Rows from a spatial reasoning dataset
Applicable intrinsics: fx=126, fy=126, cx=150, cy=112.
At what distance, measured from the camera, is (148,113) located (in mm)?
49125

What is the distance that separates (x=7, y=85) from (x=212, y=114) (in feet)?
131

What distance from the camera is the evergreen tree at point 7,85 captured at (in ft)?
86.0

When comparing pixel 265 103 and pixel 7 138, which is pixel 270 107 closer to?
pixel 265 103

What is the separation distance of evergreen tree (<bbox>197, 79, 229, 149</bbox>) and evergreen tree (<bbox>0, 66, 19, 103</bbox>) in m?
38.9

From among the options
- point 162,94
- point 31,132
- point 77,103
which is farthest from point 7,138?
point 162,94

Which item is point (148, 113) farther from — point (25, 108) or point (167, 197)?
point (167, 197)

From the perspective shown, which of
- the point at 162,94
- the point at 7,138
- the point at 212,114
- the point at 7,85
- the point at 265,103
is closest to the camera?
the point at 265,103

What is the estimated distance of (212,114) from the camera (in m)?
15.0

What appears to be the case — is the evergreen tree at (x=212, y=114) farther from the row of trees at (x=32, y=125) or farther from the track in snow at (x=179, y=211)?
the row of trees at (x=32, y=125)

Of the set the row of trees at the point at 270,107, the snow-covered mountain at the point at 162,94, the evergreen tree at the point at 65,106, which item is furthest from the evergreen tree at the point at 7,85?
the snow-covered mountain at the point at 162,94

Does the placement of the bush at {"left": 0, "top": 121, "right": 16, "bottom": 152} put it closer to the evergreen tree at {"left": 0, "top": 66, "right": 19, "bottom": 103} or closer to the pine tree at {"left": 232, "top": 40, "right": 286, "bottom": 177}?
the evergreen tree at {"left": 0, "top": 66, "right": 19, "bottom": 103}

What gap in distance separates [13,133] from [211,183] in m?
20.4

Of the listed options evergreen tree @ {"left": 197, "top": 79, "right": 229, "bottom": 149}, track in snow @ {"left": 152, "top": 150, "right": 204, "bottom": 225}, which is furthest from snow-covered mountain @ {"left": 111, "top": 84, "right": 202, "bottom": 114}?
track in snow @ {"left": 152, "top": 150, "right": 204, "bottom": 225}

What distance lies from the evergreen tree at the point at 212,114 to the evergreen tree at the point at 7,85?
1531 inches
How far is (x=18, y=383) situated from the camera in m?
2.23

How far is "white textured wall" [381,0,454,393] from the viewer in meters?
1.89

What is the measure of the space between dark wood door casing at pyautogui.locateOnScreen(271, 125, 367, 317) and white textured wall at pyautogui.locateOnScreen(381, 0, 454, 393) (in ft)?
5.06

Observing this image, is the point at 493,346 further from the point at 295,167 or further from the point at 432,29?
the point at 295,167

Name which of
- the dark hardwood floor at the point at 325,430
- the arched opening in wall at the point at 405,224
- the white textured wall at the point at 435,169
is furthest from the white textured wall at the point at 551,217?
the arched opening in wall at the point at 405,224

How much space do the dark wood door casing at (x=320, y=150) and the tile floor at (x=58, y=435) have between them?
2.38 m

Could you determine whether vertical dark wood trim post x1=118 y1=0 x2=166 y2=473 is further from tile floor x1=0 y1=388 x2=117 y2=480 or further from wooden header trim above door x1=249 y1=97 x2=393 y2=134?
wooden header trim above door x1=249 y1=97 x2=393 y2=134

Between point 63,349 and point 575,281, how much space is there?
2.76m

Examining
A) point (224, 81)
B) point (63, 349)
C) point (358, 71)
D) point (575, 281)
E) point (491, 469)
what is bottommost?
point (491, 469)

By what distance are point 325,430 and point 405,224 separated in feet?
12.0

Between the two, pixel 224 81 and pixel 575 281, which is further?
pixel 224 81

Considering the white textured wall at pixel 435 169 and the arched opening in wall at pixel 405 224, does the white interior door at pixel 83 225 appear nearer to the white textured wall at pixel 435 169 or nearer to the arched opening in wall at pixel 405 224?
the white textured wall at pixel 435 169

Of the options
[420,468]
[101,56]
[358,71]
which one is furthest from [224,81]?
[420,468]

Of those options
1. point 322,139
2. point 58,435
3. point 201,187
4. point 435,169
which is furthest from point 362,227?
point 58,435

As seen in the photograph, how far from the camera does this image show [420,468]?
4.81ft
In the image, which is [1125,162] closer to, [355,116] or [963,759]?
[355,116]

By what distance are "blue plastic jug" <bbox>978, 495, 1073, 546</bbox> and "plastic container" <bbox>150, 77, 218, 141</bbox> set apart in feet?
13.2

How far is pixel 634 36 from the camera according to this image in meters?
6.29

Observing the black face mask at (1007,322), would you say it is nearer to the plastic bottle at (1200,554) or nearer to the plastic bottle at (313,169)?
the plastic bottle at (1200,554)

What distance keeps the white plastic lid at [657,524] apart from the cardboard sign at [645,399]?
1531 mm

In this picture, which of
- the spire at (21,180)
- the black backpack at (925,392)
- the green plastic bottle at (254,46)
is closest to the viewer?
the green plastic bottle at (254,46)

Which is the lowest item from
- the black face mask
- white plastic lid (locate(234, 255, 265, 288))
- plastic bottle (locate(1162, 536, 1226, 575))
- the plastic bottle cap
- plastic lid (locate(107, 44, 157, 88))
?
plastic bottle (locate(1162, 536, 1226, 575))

Stated task
Convert the listing above into a JSON list of strings, one string per line, leaving out blank lines.

Task output
[
  "Applicable intrinsics: fx=126, fy=126, cx=150, cy=112.",
  "At what distance, measured from the camera, is (148,113) located (in mm)?",
  "49125",
  "What is the distance that separates (x=7, y=85) from (x=212, y=114) (in feet)?",
  "131",
  "What distance from the camera is the evergreen tree at point 7,85 captured at (in ft)?",
  "86.0",
  "When comparing pixel 265 103 and pixel 7 138, which is pixel 270 107 closer to?",
  "pixel 265 103",
  "What is the separation distance of evergreen tree (<bbox>197, 79, 229, 149</bbox>) and evergreen tree (<bbox>0, 66, 19, 103</bbox>) in m?",
  "38.9",
  "From among the options",
  "- point 162,94",
  "- point 31,132",
  "- point 77,103",
  "which is farthest from point 7,138?",
  "point 162,94",
  "Which item is point (148, 113) farther from — point (25, 108) or point (167, 197)?",
  "point (167, 197)",
  "From the perspective shown, which of",
  "- the point at 162,94",
  "- the point at 7,138",
  "- the point at 212,114",
  "- the point at 7,85",
  "- the point at 265,103",
  "is closest to the camera?",
  "the point at 265,103",
  "What is the estimated distance of (212,114) from the camera (in m)?",
  "15.0",
  "What appears to be the case — is the evergreen tree at (x=212, y=114) farther from the row of trees at (x=32, y=125) or farther from the track in snow at (x=179, y=211)?",
  "the row of trees at (x=32, y=125)",
  "Of the set the row of trees at the point at 270,107, the snow-covered mountain at the point at 162,94, the evergreen tree at the point at 65,106, which item is furthest from the evergreen tree at the point at 7,85?",
  "the snow-covered mountain at the point at 162,94",
  "Does the placement of the bush at {\"left\": 0, \"top\": 121, \"right\": 16, \"bottom\": 152} put it closer to the evergreen tree at {\"left\": 0, \"top\": 66, \"right\": 19, \"bottom\": 103} or closer to the pine tree at {\"left\": 232, \"top\": 40, \"right\": 286, \"bottom\": 177}?",
  "the evergreen tree at {\"left\": 0, \"top\": 66, \"right\": 19, \"bottom\": 103}",
  "What gap in distance separates [13,133] from [211,183] in m?",
  "20.4",
  "Of the listed options evergreen tree @ {\"left\": 197, \"top\": 79, \"right\": 229, \"bottom\": 149}, track in snow @ {\"left\": 152, \"top\": 150, \"right\": 204, \"bottom\": 225}, which is furthest from snow-covered mountain @ {\"left\": 111, \"top\": 84, \"right\": 202, \"bottom\": 114}?",
  "track in snow @ {\"left\": 152, \"top\": 150, \"right\": 204, \"bottom\": 225}",
  "What distance lies from the evergreen tree at the point at 212,114 to the evergreen tree at the point at 7,85?",
  "1531 inches",
  "How far is (x=18, y=383) situated from the camera in m?",
  "2.23",
  "How far is \"white textured wall\" [381,0,454,393] from the viewer in meters?",
  "1.89",
  "What is the measure of the space between dark wood door casing at pyautogui.locateOnScreen(271, 125, 367, 317) and white textured wall at pyautogui.locateOnScreen(381, 0, 454, 393) (in ft)?",
  "5.06",
  "Observing this image, is the point at 493,346 further from the point at 295,167 or further from the point at 432,29?",
  "the point at 295,167",
  "Name which of",
  "- the dark hardwood floor at the point at 325,430",
  "- the arched opening in wall at the point at 405,224",
  "- the white textured wall at the point at 435,169",
  "is furthest from the white textured wall at the point at 551,217?",
  "the arched opening in wall at the point at 405,224",
  "How much space do the dark wood door casing at (x=320, y=150) and the tile floor at (x=58, y=435) have between them?",
  "2.38 m",
  "Could you determine whether vertical dark wood trim post x1=118 y1=0 x2=166 y2=473 is further from tile floor x1=0 y1=388 x2=117 y2=480 or further from wooden header trim above door x1=249 y1=97 x2=393 y2=134?",
  "wooden header trim above door x1=249 y1=97 x2=393 y2=134",
  "Between point 63,349 and point 575,281, how much space is there?",
  "2.76m",
  "Examining",
  "A) point (224, 81)",
  "B) point (63, 349)",
  "C) point (358, 71)",
  "D) point (575, 281)",
  "E) point (491, 469)",
  "what is bottommost?",
  "point (491, 469)",
  "By what distance are point 325,430 and point 405,224 separated in feet?",
  "12.0",
  "Between the two, pixel 224 81 and pixel 575 281, which is further?",
  "pixel 224 81",
  "Considering the white textured wall at pixel 435 169 and the arched opening in wall at pixel 405 224, does the white interior door at pixel 83 225 appear nearer to the white textured wall at pixel 435 169 or nearer to the arched opening in wall at pixel 405 224?",
  "the white textured wall at pixel 435 169",
  "Of the options",
  "[420,468]",
  "[101,56]",
  "[358,71]",
  "which one is furthest from [224,81]?",
  "[420,468]",
  "Of those options",
  "1. point 322,139",
  "2. point 58,435",
  "3. point 201,187",
  "4. point 435,169",
  "which is furthest from point 362,227?",
  "point 58,435",
  "As seen in the photograph, how far from the camera does this image show [420,468]?",
  "4.81ft",
  "In the image, which is [1125,162] closer to, [355,116] or [963,759]?",
  "[355,116]",
  "By what distance are \"blue plastic jug\" <bbox>978, 495, 1073, 546</bbox> and \"plastic container\" <bbox>150, 77, 218, 141</bbox> set apart in feet?",
  "13.2",
  "How far is pixel 634 36 from the camera according to this image in meters?",
  "6.29",
  "Observing the black face mask at (1007,322), would you say it is nearer to the plastic bottle at (1200,554) or nearer to the plastic bottle at (313,169)?",
  "the plastic bottle at (1200,554)",
  "What distance keeps the white plastic lid at [657,524] apart from the cardboard sign at [645,399]?",
  "1531 mm",
  "In this picture, which of",
  "- the spire at (21,180)",
  "- the black backpack at (925,392)",
  "- the green plastic bottle at (254,46)",
  "is closest to the viewer?",
  "the green plastic bottle at (254,46)",
  "Which is the lowest item from",
  "- the black face mask",
  "- white plastic lid (locate(234, 255, 265, 288))",
  "- plastic bottle (locate(1162, 536, 1226, 575))",
  "- the plastic bottle cap",
  "- plastic lid (locate(107, 44, 157, 88))",
  "?",
  "plastic bottle (locate(1162, 536, 1226, 575))"
]